* Given request
Copy out the lines below word for word, leaving out the picture.

* Records shown
● ● ● ● ●

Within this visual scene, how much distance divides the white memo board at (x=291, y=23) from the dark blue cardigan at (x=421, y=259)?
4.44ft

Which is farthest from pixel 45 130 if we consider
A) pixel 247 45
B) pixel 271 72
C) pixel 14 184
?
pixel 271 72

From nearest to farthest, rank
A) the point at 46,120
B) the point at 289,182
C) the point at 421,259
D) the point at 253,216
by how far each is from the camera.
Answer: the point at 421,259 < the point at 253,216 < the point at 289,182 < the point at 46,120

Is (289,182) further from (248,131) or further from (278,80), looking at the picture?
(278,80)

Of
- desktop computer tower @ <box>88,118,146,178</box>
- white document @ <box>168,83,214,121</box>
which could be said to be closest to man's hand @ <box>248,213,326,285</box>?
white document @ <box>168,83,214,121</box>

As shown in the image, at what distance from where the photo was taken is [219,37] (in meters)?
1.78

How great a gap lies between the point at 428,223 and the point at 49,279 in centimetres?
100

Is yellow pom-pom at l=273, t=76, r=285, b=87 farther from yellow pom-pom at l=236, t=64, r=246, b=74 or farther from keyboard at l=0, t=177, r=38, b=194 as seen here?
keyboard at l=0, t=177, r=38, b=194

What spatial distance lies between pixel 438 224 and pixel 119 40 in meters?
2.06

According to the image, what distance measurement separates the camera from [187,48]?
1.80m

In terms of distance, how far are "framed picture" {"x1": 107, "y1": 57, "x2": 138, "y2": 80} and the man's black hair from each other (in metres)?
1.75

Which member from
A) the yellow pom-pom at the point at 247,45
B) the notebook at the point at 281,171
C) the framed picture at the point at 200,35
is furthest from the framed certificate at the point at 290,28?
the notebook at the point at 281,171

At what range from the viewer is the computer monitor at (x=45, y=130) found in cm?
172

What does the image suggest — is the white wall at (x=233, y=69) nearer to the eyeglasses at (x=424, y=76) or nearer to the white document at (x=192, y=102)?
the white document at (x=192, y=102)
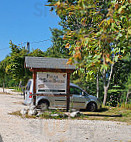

● ● ● ● ●

* The output
Within this visual scene, how much distance divides the white memo board at (x=291, y=23) from the dark blue cardigan at (x=421, y=259)?
4.44ft

Which is farthest from pixel 45 130 if we consider
A) pixel 247 45
B) pixel 271 72
C) pixel 14 184
?
pixel 271 72

From nearest to farthest, rank
A) the point at 46,120
B) the point at 289,182
C) the point at 421,259
D) the point at 253,216
by how far each is from the camera.
Answer: the point at 421,259 < the point at 253,216 < the point at 289,182 < the point at 46,120

Is (289,182) further from (248,131) or further from (278,80), looking at the picture?
(278,80)

Of
- desktop computer tower @ <box>88,118,146,178</box>
- white document @ <box>168,83,214,121</box>
which could be said to be closest to man's hand @ <box>248,213,326,285</box>?
white document @ <box>168,83,214,121</box>

As shown in the image, at what distance from where the photo was taken is [219,37] (in meters)?
1.78

How great a gap lies between the point at 428,223 and the point at 49,279 in centimetres?
100

Is yellow pom-pom at l=273, t=76, r=285, b=87 farther from yellow pom-pom at l=236, t=64, r=246, b=74 or farther from keyboard at l=0, t=177, r=38, b=194 as seen here?
keyboard at l=0, t=177, r=38, b=194

What spatial distance lies between pixel 438 224 and pixel 119 40 in meters?
2.06

According to the image, what distance measurement separates the camera from [187,48]?
1.80m

In terms of distance, how far are "framed picture" {"x1": 107, "y1": 57, "x2": 138, "y2": 80} and the man's black hair from each other (in metres)?
1.75

Which member from
A) the yellow pom-pom at the point at 247,45
B) the notebook at the point at 281,171
C) the framed picture at the point at 200,35
is furthest from the framed certificate at the point at 290,28?
the notebook at the point at 281,171

At what range from the viewer is the computer monitor at (x=45, y=130) found in cm?
172

What does the image suggest — is the white wall at (x=233, y=69) nearer to the eyeglasses at (x=424, y=76) or nearer to the white document at (x=192, y=102)?
the white document at (x=192, y=102)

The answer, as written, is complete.